Na passada sexta-feira, enquanto McIlroy caminhava confiante rumo ao 18º buraco, Reed observava-o do terraço do clube com a frieza de um caçador experiente. Apesar da distância de seis tacadas que o separa da liderança, Reed não demonstra qualquer sinal de desistência. Com duas voltas consecutivas em 69 pancadas — um desempenho sólido que o coloca empatado na segunda posição com Sam Burns — Reed sabe que o sábado é o dia decisivo, a verdadeira “mover day” onde tudo pode mudar.
“Joguei cada tacada exatamente como queria”, confessou Reed após um bogey no último buraco que lhe custou a oportunidade de emparelhar com McIlroy no último dia. “Às vezes, o putt não entra e é assim que o golfe é, especialmente aqui em Augusta. Mas estou satisfeito com o meu jogo, dois 69 seguidos são um bom resultado neste campo.”
Mas quem pensa que os perseguidores de McIlroy são meros figurantes, está redondamente enganado. Sam Burns, que brilhou no último US Open, Justin Rose, um veterano que conhece Augusta como poucos sem ainda ter conquistado o tão desejado green jacket, Shane Lowry, campeão major, e Tommy Fleetwood, numa forma impressionante, são todos perigos reais. No entanto, derrubar McIlroy exige mais do que talento ou preparação técnica — requer uma convicção quase arrogante, a mesma que Reed domina com maestria.
Patrick Reed, conhecido pelo seu temperamento explosivo e mentalidade de guerreiro, não se vê como um simples desafiante. “Vejo o Rory como um igual, talvez até menos que isso”, afirma com a confiança que o tornou uma figura polarizadora no mundo do golfe. Esse é o espírito que o permitiu conquistar o Masters em 2018, numa final onde suplantou o próprio McIlroy, e que o mantém firme na luta.
A rivalidade entre ambos transcende o campo. Desde o controverso episódio do drop em Torrey Pines, onde Reed acusou McIlroy nas redes sociais — revelando até uma conta “burner” —, até ao infame “TeeGate”, quando um desacordo público culminou numa provocação com tees em eventos do LIV Golf, esta guerra psicológica alimenta uma tensão que poucos entendem, mas que Reed usa a seu favor.

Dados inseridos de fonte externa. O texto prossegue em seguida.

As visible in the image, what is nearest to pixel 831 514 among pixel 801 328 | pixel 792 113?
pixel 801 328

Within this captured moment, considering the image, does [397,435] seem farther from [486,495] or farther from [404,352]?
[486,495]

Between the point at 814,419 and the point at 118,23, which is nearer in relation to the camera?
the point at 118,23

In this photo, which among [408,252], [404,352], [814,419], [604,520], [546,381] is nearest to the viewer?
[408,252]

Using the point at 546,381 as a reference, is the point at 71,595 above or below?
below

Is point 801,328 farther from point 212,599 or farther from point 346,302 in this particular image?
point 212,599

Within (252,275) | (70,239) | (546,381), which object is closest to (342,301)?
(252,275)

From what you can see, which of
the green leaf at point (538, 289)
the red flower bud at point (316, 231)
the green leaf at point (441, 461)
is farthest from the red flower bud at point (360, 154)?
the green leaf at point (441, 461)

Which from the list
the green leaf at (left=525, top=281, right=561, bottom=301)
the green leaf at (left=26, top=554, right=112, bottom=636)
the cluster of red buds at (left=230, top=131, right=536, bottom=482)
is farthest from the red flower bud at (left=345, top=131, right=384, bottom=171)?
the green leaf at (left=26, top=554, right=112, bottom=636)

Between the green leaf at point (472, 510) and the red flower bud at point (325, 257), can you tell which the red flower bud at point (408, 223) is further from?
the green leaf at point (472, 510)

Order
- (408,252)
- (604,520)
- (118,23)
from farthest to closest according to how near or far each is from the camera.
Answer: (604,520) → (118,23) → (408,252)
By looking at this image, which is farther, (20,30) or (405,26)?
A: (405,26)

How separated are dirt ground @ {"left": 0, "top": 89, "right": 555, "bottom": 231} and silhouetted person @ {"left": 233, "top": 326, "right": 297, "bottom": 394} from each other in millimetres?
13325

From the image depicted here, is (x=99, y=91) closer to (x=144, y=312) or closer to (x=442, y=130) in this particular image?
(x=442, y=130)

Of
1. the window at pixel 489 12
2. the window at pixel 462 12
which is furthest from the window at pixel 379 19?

Reed não é o mais longo dos jogadores nem o mais elegante, mas a sua arma secreta é o short game — uma verdadeira batalha de resistência e precisão. A sua reputação foi construída em Ryder Cups e Presidents Cups, onde a tenacidade e a recusa em ceder o colocaram entre os mais temidos competidores.
Neste sábado, enquanto o campo se torna cada vez mais implacável sob o sol de Augusta, Patrick Reed prepara-se para a luta final. O Masters pode ser um torneio stroke play, mas para Reed é um duelo pessoal contra McIlroy, onde só um sairá vencedor. “Como jogador, tens que acreditar que podes vencer. Até que acredites, existe sempre aquela dúvida a sussurrar na tua cabeça”, diz Reed. “Fechei em 2018 e desde então tenho tido boas oportunidades. Agora, só quero ir à guerra e conquistar o meu segundo green jacket.”
O cenário está montado: McIlroy, o favorito absoluto, contra Reed, o predador implacável que não conhece outro caminho senão a vitória. Na luta pelo Masters 2026, há apenas um homem que pode parar Rory McIlroy — e ele está a apenas seis tacadas de distância, pronto para atacar.